◆ CONSIGNES
A: D’après le texte sur les musulmans en Inde, quel événement a fait redouter une montée des violences communalistes ?
B: Indiquez si chacun des énoncés suivants concorde avec le texte sur les musulmans en Inde, en répondant par oui ou par non et en citant les mots du texte qui tranchent. (i) Les musulmans forment la plus grande minorité de l’Inde. (ii) Le revenu des musulmans indiens dépasse généralement la moyenne nationale. (iii) La montée des violences communalistes redoutée a eu lieu.

◆ TEXTE FOURNI

# # #

Inde_religion54.jpgEnviron 150 millions d’Indiens sont musulmans. Ils constituent la plus grande minorité du pays et la plus importante minorité musulmane de la planète. Leur quotidien n’a rien à voir avec les images de musulmans radicaux véhiculés par les médias. En effet, une cohabitation harmonieuse entre les différentes communautés religieuses est la norme en Inde.

En Inde, les appréhensions étaient grandes de voir une montée des violences communalistes à la suite des attentats de Mumbai du 26 novembre 2008. Même si ce scénario ne s’est pas produit, certains se méfient davantage des musulmans. Pour beaucoup d’Indiens hindous, les musulmans bénéficient de privilèges sociaux et économiques. Pourtant, en dépit de programmes de discrimination positive en faveur des minorités, le revenu des musulmans indiens est généralement plus faible que la moyenne nationale. Cette minorité reste majoritairement paysanne et sous représentée tant dans l’administration publique que dans la vie politique.

# # #

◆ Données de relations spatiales
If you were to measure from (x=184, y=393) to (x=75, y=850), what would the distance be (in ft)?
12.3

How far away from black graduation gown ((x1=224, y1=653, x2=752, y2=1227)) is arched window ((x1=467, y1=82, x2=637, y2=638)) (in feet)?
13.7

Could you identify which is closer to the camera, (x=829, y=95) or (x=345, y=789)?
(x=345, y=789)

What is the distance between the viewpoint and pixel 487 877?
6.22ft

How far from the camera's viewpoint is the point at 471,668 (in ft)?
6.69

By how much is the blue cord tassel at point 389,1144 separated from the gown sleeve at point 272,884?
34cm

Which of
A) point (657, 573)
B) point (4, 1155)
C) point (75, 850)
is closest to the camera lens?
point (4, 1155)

# # #

◆ RÉPONSES PAR CONSIGNE
A: Les attentats de Mumbai du 26 novembre 2008.

B:
(i) Oui : « Ils constituent la plus grande minorité du pays ».
(ii) Non : « le revenu des musulmans indiens est généralement plus faible que la moyenne nationale ».
(iii) Non : « Même si ce scénario ne s’est pas produit ».